Consigne de travail 1
Selon l'extrait sur le 1er corps d'armée en 1916-1917, à partir de quelle date ce corps est-il transporté sur le front ?
Consigne de travail 2
Citez l'extrait sur le 1er corps d'armée en 1916-1917 depuis « Le général Guillaumat » jusqu'à « du général Nivelle. » inclus.
Consigne de travail 3
Poursuivez l'extrait sur le 1er corps d'armée en 1916-1917 à partir de l'endroit où il s'arrête.

Extrait source

######

Fin d’année 1916 : au 2e Bataillon du 1er régiment d’infanterie à Vedenay près du camp de Châlons

 

Le général Guillaumat profit du repos du 1er corps d’armée pour confier au commandant Frère un cours de formation des futurs chefs de bataillon. Ses élèves sont d’ailleurs étonnés par l’âge de l’instructeur. Il a mené cette instruction sur le terrain le matin et terminait les journées par la conférence de l’après-midi. A partir du 21 janvier 1917, le 1er Corps est transporté sur le front qui s’étend de l’Oise à Arras, dans le cadre de la préparation de l’offensive du général Nivelle.

######

Données fournies
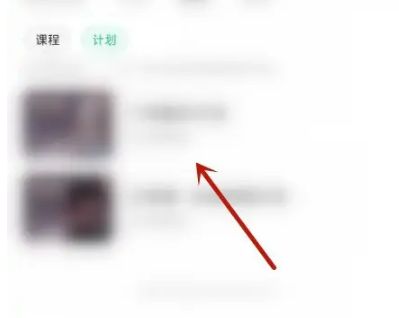 keepAPP能不能修改跑步日期 keep健身修改训练日方法说明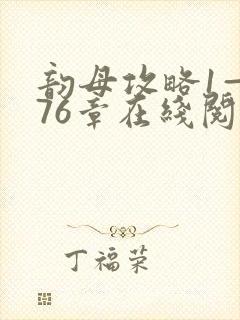 韵母攻略1—176章在线阅读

######

Cadre de réponse 1
À partir du 21 janvier 1917.

Cadre de réponse 2
Le général Guillaumat profit du repos du 1er corps d’armée pour confier au commandant Frère un cours de formation des futurs chefs de bataillon. Ses élèves sont d’ailleurs étonnés par l’âge de l’instructeur. Il a mené cette instruction sur le terrain le matin et terminait les journées par la conférence de l’après-midi. A partir du 21 janvier 1917, le 1er Corps est transporté sur le front qui s’étend de l’Oise à Arras, dans le cadre de la préparation de l’offensive du général Nivelle.

Cadre de réponse 3
16 mars 1917 : chef de corps du 6e bataillon de chasseurs à pied

 

Le 16 mars 1917, le commandant Frère est nommé chef de corps du 6e bataillon de chasseurs à pied qui appartenait à la 66e division commandée par le général Lacapelle. Dès son arrivée il donne une impulsion nouvelle à l’instruction et introduit la méthode Hébert pour l’éducation physique. Le 16 avril 1917 l’offensive Nivelle est lancée mais les attaques de rupture ne progressent pas. Le 6e B.C.P. arrive au bois de Beaumarais où il découvre les premiers tanks Schneider. Le secteur n’est pas préparé pour une attaque. Le 17 avril 1917 le 6e B.C.P. attaque dans un bel élan. Mais les chasseurs sont reçus par les nombreuses mitrailleuses allemandes et part de forts barrages d’artillerie. L’attaque est un échec. Après avoir subi de nombreuses pertes, le bataillon est mis au repos et le 19 mai 1917 il reçoit la garde du Drapeau des Chasseurs.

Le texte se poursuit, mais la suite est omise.